BEGIN Excerpted data

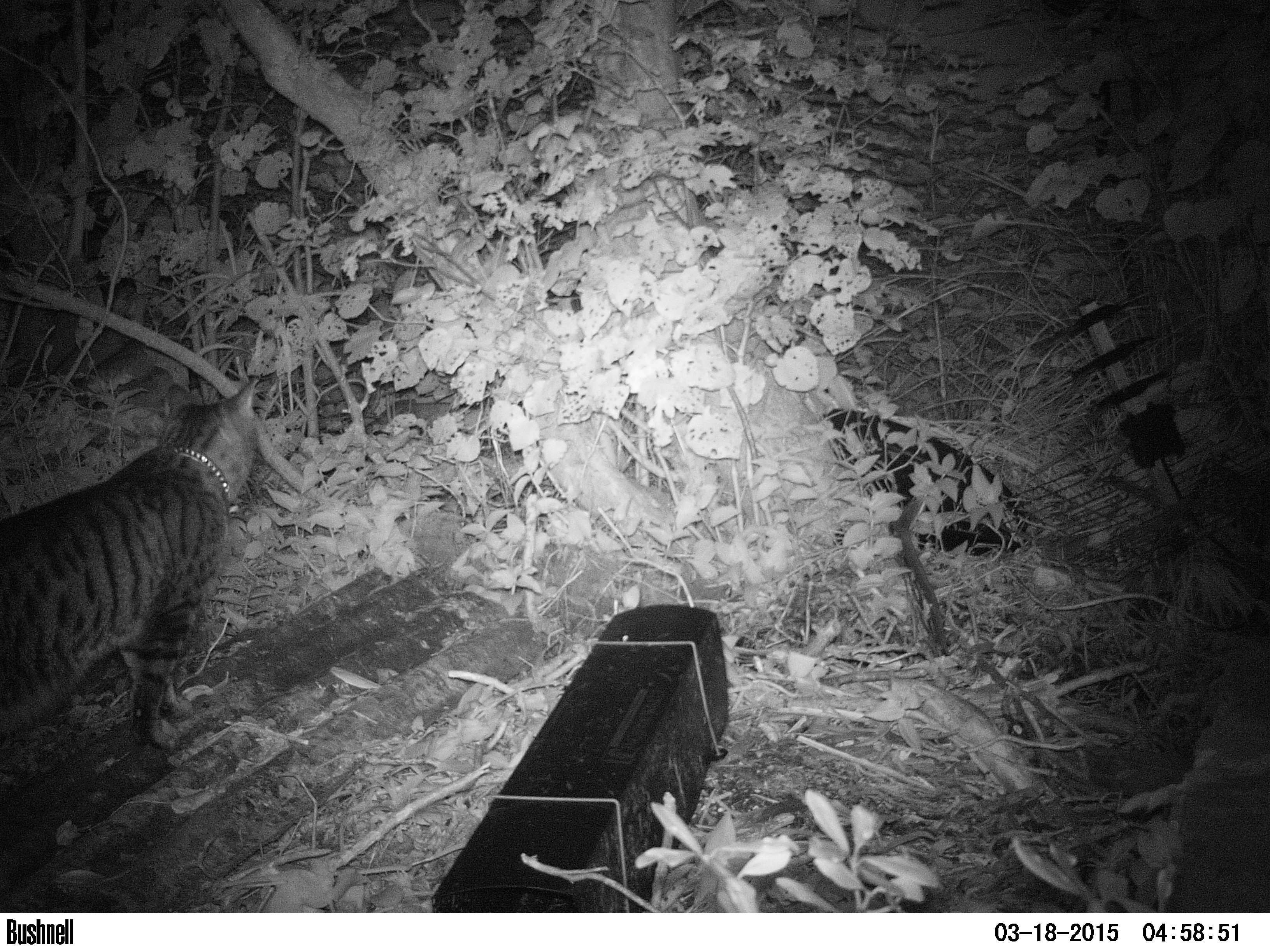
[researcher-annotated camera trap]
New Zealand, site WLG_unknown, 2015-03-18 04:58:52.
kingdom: Animalia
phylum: Chordata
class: Mammalia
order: Carnivora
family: Felidae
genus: Felis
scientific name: Felis catus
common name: domestic cat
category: cat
Cat (domestic cat) (Felis catus).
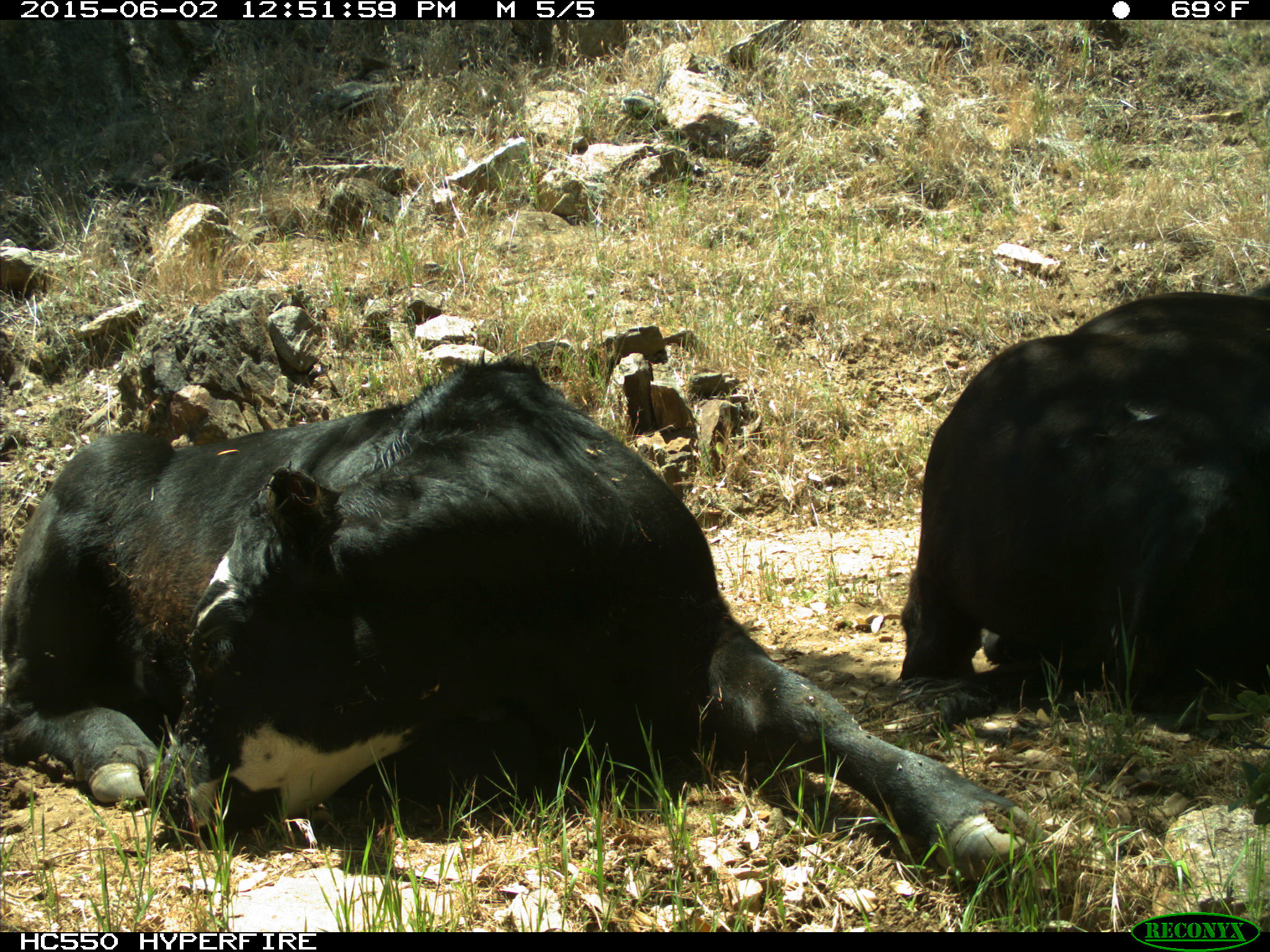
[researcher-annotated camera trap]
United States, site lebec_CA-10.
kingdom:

END Excerpted data

*What the task asks*:
Only the lines from the beginning of the records up to and including the line with "common name: domestic cat" should appear, exactly as they are, and no pictures.

*Problem solution*:
[researcher-annotated camera trap]
New Zealand, site WLG_unknown, 2015-03-18 04:58:52.
kingdom: Animalia
phylum: Chordata
class: Mammalia
order: Carnivora
family: Felidae
genus: Felis
scientific name: Felis catus
common name: domestic cat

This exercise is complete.